El miedo es esa cosa que me golpeaba en el estómago cada vez que, a la luz de la luna y sentados al lado de las vías del ferrocarril, alguno de mis amigos hablaba de la iglesia de las locas.

Los tragos de whisky barato, comprado sin permiso en la estación de servicio, nos concedían el ánimo necesario como para escuchar la historia de esas mujeres que, por las noches, salían de la iglesia de la calle doctor Young persiguiendo con sus escobas a los pocos desprevenidos que transitaban por allí en las horas oscuras.

A casi todos nos faltaban dos o tres años para convertirnos en adolescentes, esa raza de la que se alimentan los monstruos de las películas modernas. Por tanto, a nadie de la barra se le había ocurrido explorar un lugar lleno de viejas más peligrosas aún que las que nos pinchaban las pelotas de fútbol que caían en los patios.No sé por qué siempre me imaginé que las locas de la iglesia eran siete. Ni seis ni ocho. Siete.

Tampoco sé por qué un sábado decidí esperar la noche para conocer la verdad. La calle estaba tan oscura como siempre. Respiré hondo, me paré frente a la cruz que marcaba la iglesia de las locas y esperé lo peor.Después de diez minutos, el susto dio paso a un tedio que me obligó a recostarme contra la puerta. La hoja de madera se abrió y me derrumbé en la penumbra del templo.

Tirado en el piso, temblando de miedo, pude entrever la figura de una mujer con una escoba en la mano.-¡No me hagan nada, por favor!- supliqué.

Alguien encendió la luz e iluminó a una señora vestida con una bata descolorida. Se apoyaba en la escoba como lo hacía mi madre cuando terminaba de barrer el patio.-¿Qué le pasa, joven?- preguntó.

Desde el fondo de la nave principal apareció una niña con cara de interrumpir conversaciones con frecuencia.

- Mamá... pregunta papá dónde quedó el fiambre...- dijo mientras me echaba una rápida ojeada.- Está arriba del fogón. Decíle que ya voy.

La niña se alejó mirando sobre su hombro. Para peor apareció una vecina atraída por la voz chillona de la doña.- ¿Qué pasa, Marta? ¿está borracho? ¿no me habrá vomitado la puerta, no?

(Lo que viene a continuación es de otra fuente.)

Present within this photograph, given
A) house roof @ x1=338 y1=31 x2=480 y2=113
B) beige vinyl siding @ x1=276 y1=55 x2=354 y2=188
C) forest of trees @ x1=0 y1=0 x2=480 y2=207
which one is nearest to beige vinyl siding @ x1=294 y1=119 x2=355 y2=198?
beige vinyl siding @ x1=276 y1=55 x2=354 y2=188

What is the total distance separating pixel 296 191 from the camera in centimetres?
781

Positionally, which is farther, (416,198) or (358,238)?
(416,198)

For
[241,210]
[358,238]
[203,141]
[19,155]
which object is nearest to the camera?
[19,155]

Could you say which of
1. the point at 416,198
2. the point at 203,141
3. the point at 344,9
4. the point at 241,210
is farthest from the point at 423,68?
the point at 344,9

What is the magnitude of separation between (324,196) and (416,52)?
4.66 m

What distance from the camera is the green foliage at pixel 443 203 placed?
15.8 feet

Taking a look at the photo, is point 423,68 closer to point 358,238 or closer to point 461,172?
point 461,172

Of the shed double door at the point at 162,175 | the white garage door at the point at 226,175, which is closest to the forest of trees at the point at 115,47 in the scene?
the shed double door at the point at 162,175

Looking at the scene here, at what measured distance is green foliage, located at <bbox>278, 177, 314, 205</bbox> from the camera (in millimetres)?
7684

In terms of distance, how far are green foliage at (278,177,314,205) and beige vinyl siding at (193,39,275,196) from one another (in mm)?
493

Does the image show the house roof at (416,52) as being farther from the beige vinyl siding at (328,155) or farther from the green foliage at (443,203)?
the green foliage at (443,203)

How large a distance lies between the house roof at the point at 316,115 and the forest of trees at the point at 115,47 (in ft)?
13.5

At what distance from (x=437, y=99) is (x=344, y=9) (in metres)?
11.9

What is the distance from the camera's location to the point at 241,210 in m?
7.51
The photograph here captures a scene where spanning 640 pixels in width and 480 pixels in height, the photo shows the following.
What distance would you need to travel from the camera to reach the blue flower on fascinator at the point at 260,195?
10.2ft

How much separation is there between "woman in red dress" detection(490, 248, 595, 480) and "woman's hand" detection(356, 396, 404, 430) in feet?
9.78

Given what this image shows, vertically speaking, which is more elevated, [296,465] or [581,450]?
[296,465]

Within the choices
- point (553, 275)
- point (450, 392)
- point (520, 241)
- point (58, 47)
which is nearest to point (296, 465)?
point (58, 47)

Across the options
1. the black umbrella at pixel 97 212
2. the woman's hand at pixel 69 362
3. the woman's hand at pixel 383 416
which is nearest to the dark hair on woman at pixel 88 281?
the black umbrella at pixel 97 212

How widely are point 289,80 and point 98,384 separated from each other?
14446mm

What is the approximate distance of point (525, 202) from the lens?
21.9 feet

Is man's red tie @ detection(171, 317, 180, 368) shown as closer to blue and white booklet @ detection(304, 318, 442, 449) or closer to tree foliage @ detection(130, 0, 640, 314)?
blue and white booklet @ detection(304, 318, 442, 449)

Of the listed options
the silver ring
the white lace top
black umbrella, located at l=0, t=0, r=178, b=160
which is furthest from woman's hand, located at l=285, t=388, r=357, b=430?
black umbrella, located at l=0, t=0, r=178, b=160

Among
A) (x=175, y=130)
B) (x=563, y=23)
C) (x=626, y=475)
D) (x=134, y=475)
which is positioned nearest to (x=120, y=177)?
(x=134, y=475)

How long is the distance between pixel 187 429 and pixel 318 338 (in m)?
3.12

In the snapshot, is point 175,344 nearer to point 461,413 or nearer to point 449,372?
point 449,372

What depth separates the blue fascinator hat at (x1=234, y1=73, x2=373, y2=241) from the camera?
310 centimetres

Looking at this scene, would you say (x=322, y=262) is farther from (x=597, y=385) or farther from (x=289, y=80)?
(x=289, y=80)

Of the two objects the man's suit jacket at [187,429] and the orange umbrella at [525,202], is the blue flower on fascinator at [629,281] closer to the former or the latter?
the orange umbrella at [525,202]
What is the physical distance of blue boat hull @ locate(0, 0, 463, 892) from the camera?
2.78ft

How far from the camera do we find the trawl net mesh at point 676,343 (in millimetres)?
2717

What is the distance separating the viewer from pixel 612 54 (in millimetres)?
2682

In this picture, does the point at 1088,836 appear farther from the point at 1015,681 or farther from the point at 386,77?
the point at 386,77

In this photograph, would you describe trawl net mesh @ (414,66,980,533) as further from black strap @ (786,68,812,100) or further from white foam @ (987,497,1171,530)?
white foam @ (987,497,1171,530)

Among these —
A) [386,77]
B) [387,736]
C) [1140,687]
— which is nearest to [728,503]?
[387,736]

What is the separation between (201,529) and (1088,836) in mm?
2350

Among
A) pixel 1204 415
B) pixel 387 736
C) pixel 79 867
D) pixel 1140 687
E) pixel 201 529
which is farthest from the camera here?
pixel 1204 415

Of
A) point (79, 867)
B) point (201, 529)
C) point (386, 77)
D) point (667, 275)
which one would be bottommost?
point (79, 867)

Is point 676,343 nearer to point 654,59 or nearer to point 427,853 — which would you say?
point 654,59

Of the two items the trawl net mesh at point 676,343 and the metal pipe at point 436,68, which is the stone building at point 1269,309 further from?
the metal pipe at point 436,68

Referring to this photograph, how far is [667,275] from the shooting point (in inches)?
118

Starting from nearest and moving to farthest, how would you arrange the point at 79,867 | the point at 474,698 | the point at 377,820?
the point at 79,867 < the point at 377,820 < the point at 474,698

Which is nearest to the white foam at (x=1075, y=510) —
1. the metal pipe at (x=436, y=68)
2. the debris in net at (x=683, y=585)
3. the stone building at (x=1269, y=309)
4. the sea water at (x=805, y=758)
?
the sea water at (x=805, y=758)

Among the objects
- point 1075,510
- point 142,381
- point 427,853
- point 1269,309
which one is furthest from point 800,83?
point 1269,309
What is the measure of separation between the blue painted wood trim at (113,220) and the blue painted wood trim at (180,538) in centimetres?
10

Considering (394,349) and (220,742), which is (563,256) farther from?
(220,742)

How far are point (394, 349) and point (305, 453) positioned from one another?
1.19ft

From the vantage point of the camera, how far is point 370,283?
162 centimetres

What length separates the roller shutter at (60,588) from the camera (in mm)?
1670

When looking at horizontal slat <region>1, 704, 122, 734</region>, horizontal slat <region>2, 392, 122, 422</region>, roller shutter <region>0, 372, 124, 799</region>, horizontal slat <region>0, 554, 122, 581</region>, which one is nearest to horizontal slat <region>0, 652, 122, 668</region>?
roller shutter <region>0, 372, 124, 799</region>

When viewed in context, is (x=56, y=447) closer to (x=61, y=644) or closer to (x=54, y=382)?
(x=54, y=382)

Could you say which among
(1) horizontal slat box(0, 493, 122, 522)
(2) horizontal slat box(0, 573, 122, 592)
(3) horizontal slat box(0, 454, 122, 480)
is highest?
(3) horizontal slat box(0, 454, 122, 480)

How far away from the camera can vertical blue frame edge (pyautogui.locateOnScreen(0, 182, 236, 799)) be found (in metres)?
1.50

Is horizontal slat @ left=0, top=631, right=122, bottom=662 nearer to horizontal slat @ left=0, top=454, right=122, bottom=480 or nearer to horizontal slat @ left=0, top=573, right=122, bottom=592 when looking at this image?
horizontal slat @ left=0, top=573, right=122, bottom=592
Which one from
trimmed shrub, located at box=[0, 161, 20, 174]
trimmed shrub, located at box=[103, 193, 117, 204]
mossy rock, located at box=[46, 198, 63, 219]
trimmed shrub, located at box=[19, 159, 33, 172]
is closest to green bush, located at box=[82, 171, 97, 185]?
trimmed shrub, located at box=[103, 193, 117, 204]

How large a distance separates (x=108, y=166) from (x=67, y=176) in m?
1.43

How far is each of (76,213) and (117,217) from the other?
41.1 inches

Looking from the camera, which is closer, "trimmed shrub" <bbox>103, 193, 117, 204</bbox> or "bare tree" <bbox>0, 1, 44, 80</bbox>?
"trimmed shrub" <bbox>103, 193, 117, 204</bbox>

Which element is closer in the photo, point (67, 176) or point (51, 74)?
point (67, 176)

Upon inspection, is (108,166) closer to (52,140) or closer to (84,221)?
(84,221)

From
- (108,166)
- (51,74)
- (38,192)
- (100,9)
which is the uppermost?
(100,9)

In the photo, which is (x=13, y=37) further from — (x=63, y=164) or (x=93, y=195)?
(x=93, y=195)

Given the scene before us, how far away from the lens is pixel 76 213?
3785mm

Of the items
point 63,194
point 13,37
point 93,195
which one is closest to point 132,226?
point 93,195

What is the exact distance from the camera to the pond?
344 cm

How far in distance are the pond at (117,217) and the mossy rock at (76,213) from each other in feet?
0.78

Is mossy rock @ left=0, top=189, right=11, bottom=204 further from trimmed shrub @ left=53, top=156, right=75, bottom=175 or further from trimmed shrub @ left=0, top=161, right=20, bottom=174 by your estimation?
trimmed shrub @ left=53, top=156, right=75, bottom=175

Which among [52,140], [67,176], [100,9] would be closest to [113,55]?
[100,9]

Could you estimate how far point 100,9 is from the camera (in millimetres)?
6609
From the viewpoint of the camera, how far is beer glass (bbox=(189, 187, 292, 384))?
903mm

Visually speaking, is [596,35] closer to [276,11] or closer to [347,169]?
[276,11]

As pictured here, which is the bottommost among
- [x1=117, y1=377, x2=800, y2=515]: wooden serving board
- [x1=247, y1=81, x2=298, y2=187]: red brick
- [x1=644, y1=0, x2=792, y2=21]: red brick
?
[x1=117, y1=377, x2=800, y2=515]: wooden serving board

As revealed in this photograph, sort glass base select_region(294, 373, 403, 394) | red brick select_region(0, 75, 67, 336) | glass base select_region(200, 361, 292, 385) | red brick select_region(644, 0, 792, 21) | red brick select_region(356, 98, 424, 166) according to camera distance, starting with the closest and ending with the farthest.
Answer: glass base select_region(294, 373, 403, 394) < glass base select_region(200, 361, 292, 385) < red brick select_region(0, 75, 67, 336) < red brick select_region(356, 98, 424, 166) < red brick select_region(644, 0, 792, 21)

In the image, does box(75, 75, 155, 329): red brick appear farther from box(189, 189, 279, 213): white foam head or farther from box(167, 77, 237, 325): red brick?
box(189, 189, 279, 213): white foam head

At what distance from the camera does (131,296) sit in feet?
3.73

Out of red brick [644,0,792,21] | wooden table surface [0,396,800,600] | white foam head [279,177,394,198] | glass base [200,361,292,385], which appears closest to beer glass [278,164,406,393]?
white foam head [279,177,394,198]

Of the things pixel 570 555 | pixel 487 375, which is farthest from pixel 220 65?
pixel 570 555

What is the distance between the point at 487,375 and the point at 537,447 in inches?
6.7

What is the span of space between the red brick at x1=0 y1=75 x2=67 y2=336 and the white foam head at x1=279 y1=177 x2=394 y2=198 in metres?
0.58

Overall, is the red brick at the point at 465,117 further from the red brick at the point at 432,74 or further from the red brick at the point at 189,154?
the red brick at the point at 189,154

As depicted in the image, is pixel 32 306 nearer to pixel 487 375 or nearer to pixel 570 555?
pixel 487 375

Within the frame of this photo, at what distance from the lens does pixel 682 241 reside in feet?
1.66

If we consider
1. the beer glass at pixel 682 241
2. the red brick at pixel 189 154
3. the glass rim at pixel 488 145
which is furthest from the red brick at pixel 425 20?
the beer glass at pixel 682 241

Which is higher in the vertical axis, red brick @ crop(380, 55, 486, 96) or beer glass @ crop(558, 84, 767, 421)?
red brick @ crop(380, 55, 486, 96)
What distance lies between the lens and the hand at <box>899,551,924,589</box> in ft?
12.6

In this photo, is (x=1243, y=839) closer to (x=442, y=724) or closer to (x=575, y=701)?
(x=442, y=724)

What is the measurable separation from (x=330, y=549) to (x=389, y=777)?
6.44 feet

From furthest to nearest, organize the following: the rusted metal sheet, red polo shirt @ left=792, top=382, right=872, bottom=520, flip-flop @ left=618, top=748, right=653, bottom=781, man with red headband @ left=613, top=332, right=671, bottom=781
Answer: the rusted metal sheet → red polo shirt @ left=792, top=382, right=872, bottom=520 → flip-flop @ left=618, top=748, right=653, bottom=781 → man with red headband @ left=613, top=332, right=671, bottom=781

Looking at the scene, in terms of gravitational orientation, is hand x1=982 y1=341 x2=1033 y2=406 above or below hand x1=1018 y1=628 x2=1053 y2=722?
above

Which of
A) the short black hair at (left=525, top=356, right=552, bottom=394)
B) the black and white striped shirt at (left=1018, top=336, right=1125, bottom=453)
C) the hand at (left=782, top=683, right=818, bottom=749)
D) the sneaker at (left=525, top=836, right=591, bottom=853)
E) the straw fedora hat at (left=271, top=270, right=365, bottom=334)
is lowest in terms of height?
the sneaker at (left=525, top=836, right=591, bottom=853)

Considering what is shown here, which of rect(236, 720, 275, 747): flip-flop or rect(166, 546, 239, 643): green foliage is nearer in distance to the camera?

Me había puesto de pie pero la vergüenza no sabía dónde esconderla. Ni siquiera me importó conocer si el hombre que reclamaba comida desde el fondo de la nave principal era parte de la familia que cuidaba la iglesia por las noches o si era el propio cura.

La voz sólo me alcanzó para pedir disculpas y las piernas apenas me sostuvieron de vuelta a casa. Ese camino de pocas cuadras fue la breve procesión tras la cual quedaron sepultadas las locas de la iglesia.

Pero como a los chiquilines se les cuenta la verdad necesaria, a mis amigos les dije que ni se les ocurriera acercarse a ese lugar de donde las vi salir con sus escobas y sus ojos enloquecidos. Les dije que me habían paralizado de miedo. Que mientras bailaban a mí alrededor despedían un olor como a fiambre podrido. Y que eran siete.